Page extract>
****

Fotograf Magazine

karel císař: what is photography?

What is photography? This question can be answered very simply, as if it almost answered itself, or on the contrary only with difficulty, if we choose to take it as a challenge for serious thought. In the first case, all we need to know is how to use things – at a level so basic that we do not even have to think: photography is a means of making pictures. In the latter case, we dive into a chaos of theories, meta-theories, premises, conclusions, concepts… a chaos so complex and impervious to any ultimate conclusion that it almost seems that we can only repeat St. Augustine’s statement regarding time. ”I know it when no one is asking me [about time], but if I am to explain it, I do not know.“

The answer, as is often the case, lies somewhere between these two extremes. The practice of photography, its production and functioning, together with the concepts that both constitute and interpret this practice, form the area where we can look for answers for the above posed basic question. At the same time it will transpire that the question of the title is in fact not basic at all. Perhaps it is even confusing in its tendency; if we followed it consistently, it would most probably lead to a sort of formalist view, toward a searching for an ”essence“ or an ”objective meaning“ of photography. It could happen that the search for the ”substance“ of photography would obfuscate more ”essential“ questions. How does photography work? How do we define it? How can we speak about it? And so on, a line of questions which open the possibility of distinguishing between the photographic image and the medium of photography, questions which indicate that it is not only about making and looking at photographs, but also about their functioning at practical and symbolical levels.

****

[Dataset items]
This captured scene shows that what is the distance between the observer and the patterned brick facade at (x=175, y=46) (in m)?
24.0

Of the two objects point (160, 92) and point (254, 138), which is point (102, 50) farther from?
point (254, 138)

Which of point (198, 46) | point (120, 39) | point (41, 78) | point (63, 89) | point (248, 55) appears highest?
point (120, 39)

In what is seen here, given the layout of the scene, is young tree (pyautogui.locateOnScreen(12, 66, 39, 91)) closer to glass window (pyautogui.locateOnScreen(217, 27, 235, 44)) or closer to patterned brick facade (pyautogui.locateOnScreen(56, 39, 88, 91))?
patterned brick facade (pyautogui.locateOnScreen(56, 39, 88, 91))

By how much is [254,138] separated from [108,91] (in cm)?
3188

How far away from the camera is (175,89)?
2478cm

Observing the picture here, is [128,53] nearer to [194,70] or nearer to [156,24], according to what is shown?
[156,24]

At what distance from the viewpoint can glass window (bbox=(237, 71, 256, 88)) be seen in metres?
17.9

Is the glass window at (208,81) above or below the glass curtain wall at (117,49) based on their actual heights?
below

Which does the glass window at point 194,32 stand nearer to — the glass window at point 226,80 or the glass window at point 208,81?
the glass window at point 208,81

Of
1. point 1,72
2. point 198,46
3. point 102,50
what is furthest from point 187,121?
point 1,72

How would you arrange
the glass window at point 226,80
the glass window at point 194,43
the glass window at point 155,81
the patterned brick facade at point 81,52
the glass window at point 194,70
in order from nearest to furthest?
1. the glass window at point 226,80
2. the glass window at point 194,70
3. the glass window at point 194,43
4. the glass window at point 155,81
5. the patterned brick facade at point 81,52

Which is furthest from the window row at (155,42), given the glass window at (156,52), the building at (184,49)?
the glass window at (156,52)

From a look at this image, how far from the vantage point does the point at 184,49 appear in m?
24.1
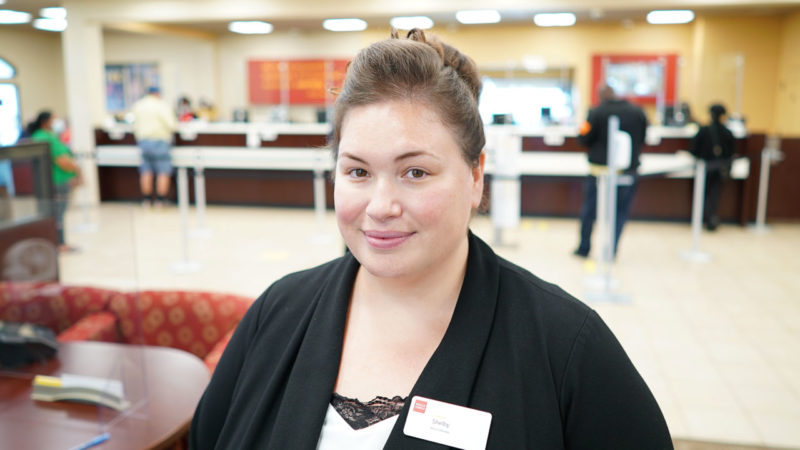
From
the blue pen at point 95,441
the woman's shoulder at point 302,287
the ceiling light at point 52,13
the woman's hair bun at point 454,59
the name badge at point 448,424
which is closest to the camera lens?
A: the name badge at point 448,424

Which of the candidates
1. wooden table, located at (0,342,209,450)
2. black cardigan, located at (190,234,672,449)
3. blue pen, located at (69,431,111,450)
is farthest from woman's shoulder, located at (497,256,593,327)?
blue pen, located at (69,431,111,450)

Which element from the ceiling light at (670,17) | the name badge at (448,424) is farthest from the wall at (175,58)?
the name badge at (448,424)

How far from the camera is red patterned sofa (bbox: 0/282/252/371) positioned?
107 inches

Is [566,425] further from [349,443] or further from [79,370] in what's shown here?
[79,370]

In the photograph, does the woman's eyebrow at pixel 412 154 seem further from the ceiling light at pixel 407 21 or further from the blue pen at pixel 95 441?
the ceiling light at pixel 407 21

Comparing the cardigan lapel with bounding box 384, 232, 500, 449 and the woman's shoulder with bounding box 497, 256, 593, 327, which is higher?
the woman's shoulder with bounding box 497, 256, 593, 327

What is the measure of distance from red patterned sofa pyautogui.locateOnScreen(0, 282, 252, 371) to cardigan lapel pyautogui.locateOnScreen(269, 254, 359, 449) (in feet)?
5.10

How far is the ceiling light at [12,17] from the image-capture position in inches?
123

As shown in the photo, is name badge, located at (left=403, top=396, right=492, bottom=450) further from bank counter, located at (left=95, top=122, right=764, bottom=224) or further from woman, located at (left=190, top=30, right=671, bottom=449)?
bank counter, located at (left=95, top=122, right=764, bottom=224)

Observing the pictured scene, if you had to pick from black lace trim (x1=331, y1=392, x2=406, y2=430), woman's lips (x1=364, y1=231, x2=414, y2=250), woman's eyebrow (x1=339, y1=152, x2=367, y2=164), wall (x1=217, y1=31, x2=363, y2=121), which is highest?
wall (x1=217, y1=31, x2=363, y2=121)

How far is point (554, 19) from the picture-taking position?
36.0 ft

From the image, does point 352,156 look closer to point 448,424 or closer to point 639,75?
point 448,424

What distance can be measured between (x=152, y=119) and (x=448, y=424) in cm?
860

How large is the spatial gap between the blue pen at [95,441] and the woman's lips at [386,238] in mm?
1155
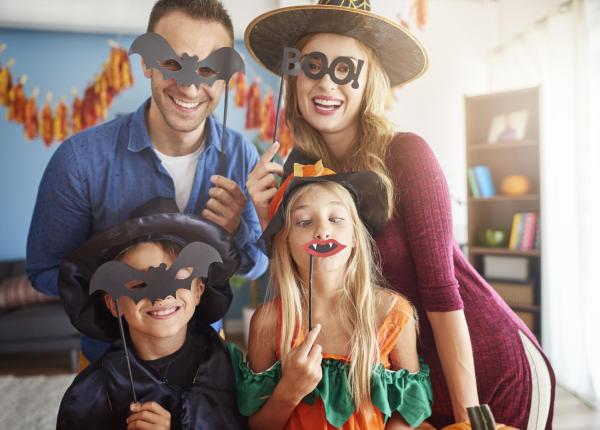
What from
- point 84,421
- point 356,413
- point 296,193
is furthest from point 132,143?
point 356,413

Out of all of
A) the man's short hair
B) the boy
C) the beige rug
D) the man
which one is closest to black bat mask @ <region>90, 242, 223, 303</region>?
the boy

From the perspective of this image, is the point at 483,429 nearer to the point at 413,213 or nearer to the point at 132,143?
the point at 413,213

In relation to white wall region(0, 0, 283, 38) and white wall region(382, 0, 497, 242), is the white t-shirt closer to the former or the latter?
white wall region(0, 0, 283, 38)

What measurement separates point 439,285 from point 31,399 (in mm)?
2165

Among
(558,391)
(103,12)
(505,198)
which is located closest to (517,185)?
(505,198)

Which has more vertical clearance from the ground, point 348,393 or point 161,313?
point 161,313

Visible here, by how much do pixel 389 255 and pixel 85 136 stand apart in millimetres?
577

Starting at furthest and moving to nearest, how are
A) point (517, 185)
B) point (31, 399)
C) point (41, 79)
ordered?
point (517, 185), point (31, 399), point (41, 79)

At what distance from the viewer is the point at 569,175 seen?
2.37 m

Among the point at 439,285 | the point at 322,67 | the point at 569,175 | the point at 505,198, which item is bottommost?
the point at 439,285

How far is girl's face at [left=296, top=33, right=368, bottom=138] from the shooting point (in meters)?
0.79

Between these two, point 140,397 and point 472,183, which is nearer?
point 140,397

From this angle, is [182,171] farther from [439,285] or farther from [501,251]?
[501,251]

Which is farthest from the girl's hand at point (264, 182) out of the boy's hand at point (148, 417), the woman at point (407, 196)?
the boy's hand at point (148, 417)
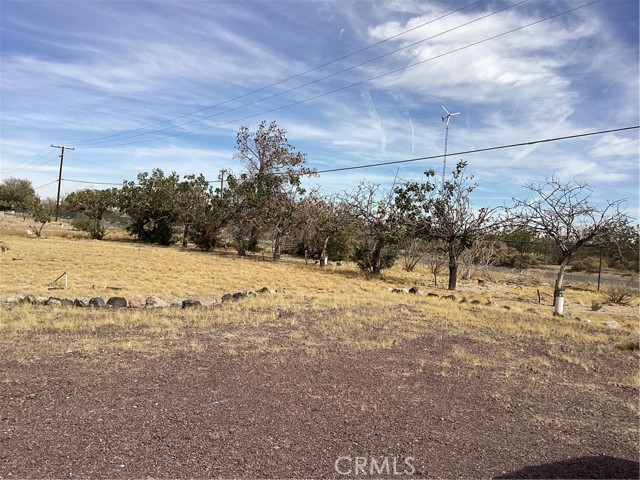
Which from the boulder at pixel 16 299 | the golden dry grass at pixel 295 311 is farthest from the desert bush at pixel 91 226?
the boulder at pixel 16 299

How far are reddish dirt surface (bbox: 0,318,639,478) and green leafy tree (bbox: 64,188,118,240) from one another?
3344cm

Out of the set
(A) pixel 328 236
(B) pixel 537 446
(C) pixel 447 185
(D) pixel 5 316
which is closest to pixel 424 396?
(B) pixel 537 446

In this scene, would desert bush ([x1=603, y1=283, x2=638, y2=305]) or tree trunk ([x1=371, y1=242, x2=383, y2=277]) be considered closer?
desert bush ([x1=603, y1=283, x2=638, y2=305])

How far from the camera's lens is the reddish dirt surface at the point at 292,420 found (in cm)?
366

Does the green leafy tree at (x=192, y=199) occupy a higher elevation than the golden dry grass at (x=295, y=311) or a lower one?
higher

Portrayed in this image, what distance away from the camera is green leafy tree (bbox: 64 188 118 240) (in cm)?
3657

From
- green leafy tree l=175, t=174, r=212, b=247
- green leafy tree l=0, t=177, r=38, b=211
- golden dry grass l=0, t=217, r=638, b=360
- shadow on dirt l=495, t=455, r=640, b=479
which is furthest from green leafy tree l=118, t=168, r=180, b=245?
green leafy tree l=0, t=177, r=38, b=211

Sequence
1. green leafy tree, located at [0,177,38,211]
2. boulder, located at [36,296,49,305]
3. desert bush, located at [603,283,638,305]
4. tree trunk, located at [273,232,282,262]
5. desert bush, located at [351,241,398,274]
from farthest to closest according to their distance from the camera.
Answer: green leafy tree, located at [0,177,38,211]
tree trunk, located at [273,232,282,262]
desert bush, located at [351,241,398,274]
desert bush, located at [603,283,638,305]
boulder, located at [36,296,49,305]

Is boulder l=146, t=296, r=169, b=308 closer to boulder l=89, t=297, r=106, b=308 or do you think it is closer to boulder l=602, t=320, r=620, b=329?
boulder l=89, t=297, r=106, b=308

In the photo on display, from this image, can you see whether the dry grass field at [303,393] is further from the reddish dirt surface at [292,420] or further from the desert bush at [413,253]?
the desert bush at [413,253]

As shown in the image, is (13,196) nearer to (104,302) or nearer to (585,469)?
(104,302)

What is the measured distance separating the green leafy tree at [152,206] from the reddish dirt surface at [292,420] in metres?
29.7

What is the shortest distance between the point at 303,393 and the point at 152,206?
32.6 meters

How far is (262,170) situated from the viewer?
30.6m
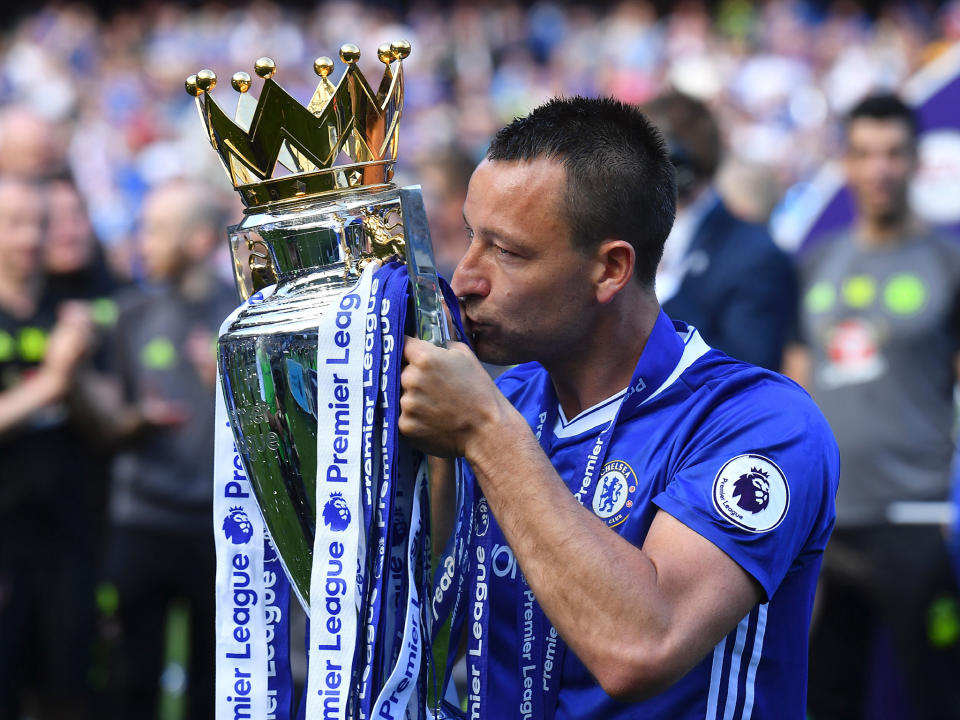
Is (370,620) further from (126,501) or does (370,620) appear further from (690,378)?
(126,501)

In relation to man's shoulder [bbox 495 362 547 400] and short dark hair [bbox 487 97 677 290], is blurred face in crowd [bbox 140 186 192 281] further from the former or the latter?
short dark hair [bbox 487 97 677 290]

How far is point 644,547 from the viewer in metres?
1.91

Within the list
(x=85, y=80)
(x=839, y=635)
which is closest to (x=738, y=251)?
(x=839, y=635)

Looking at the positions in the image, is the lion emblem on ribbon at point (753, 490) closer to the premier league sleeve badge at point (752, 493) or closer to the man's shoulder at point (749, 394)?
the premier league sleeve badge at point (752, 493)

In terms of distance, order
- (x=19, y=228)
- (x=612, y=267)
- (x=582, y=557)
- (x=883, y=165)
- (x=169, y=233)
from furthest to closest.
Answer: (x=169, y=233), (x=19, y=228), (x=883, y=165), (x=612, y=267), (x=582, y=557)

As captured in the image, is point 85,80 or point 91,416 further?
point 85,80

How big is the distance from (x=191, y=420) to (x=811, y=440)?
13.5 ft

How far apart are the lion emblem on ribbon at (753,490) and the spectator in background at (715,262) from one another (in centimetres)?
224

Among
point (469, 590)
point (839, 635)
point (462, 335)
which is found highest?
point (462, 335)

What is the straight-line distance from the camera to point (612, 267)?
6.97 feet

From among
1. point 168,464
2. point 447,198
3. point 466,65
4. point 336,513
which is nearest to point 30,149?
Result: point 168,464

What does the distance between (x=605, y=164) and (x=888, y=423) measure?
339cm

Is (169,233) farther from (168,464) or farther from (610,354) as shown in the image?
(610,354)

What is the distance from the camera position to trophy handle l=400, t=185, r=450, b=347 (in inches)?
75.2
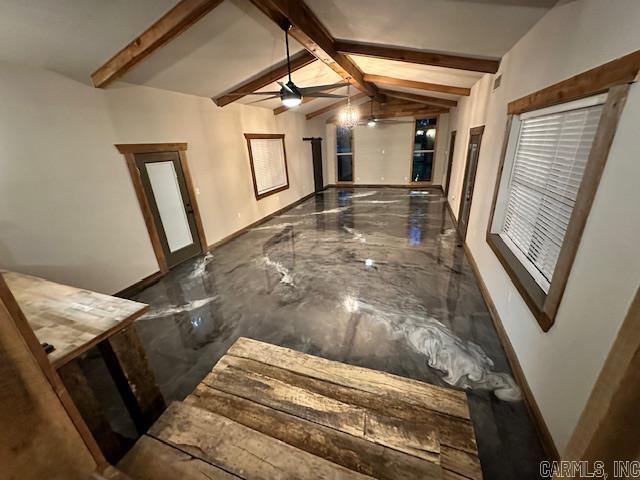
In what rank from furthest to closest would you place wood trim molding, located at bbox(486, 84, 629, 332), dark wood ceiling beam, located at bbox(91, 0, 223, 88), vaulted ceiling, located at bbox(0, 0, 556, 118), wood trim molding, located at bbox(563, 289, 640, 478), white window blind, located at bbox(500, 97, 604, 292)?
dark wood ceiling beam, located at bbox(91, 0, 223, 88) → vaulted ceiling, located at bbox(0, 0, 556, 118) → white window blind, located at bbox(500, 97, 604, 292) → wood trim molding, located at bbox(486, 84, 629, 332) → wood trim molding, located at bbox(563, 289, 640, 478)

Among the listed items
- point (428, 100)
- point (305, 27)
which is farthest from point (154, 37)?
point (428, 100)

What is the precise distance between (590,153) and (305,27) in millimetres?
2817

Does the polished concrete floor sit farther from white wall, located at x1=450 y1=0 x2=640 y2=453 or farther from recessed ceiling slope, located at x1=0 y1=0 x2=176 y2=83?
recessed ceiling slope, located at x1=0 y1=0 x2=176 y2=83

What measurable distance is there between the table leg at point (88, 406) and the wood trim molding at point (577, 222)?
278cm

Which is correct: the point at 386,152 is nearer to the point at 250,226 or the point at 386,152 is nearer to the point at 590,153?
the point at 250,226

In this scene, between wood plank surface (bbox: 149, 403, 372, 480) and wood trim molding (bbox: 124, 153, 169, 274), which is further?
wood trim molding (bbox: 124, 153, 169, 274)

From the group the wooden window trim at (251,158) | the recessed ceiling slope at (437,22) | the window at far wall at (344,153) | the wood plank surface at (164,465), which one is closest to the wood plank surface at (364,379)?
the wood plank surface at (164,465)

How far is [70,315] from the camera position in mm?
1659

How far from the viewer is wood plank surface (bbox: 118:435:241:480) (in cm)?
109

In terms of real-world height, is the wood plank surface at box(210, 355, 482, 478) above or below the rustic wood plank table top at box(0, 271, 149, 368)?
below

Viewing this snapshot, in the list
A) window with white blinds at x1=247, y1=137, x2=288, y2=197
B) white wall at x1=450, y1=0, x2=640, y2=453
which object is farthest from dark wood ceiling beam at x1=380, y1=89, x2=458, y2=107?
white wall at x1=450, y1=0, x2=640, y2=453

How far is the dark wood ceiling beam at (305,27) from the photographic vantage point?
7.95 ft

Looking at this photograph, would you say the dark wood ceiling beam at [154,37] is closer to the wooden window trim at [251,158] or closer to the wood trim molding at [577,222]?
the wood trim molding at [577,222]

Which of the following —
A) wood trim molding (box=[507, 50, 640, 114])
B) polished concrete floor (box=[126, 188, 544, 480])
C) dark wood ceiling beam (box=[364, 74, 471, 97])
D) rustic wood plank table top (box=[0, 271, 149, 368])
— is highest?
dark wood ceiling beam (box=[364, 74, 471, 97])
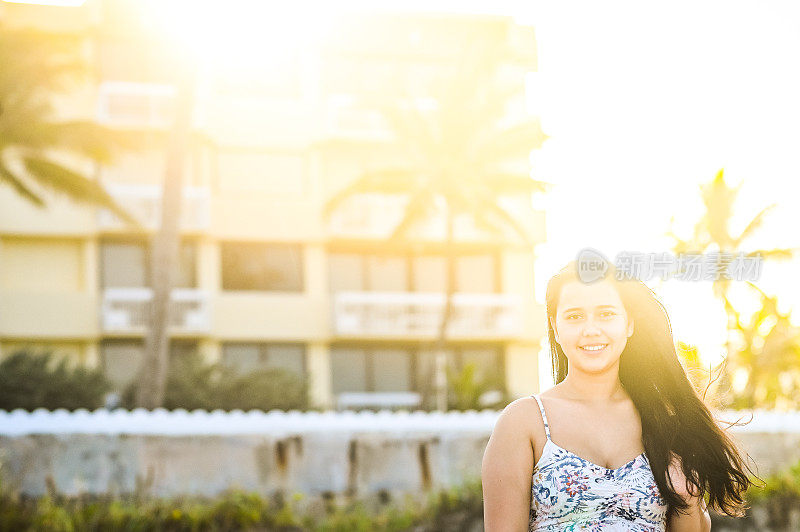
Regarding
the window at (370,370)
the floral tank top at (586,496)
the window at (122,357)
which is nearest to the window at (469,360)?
the window at (370,370)

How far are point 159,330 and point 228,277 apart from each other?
28.6ft

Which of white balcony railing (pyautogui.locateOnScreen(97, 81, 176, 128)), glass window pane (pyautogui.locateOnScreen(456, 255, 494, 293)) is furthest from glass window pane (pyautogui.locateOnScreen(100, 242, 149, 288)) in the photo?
glass window pane (pyautogui.locateOnScreen(456, 255, 494, 293))

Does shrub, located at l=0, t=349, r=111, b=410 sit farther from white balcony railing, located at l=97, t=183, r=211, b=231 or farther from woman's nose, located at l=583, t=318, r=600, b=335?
woman's nose, located at l=583, t=318, r=600, b=335

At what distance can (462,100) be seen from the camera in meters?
34.5

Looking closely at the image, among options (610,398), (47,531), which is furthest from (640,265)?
(47,531)

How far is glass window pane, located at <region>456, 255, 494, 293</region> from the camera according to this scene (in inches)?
1508

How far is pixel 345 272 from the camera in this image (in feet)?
123

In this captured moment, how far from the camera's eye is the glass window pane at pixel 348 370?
36750 millimetres

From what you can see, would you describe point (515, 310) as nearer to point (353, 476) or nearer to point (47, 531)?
point (353, 476)

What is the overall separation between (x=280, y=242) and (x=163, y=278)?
9080mm

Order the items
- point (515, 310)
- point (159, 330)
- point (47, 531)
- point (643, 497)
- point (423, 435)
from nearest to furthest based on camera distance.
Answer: point (643, 497)
point (47, 531)
point (423, 435)
point (159, 330)
point (515, 310)

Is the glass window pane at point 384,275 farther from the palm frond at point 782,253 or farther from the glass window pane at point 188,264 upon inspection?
the palm frond at point 782,253

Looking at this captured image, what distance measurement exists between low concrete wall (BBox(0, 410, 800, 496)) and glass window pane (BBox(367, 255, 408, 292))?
19570 mm

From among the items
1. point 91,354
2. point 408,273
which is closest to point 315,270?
point 408,273
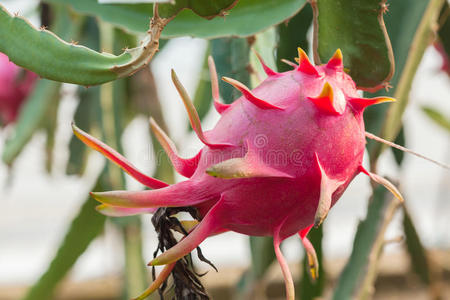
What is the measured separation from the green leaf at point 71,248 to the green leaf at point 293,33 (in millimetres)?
481

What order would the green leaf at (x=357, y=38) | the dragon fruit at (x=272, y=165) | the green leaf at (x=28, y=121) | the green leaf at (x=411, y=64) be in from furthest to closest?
the green leaf at (x=28, y=121), the green leaf at (x=411, y=64), the green leaf at (x=357, y=38), the dragon fruit at (x=272, y=165)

****

Task prompt>
In the essay on photography, what is photography called in the simple answer to the question of what it is? You won't need the data for this.

Response to the task>
A means of making pictures.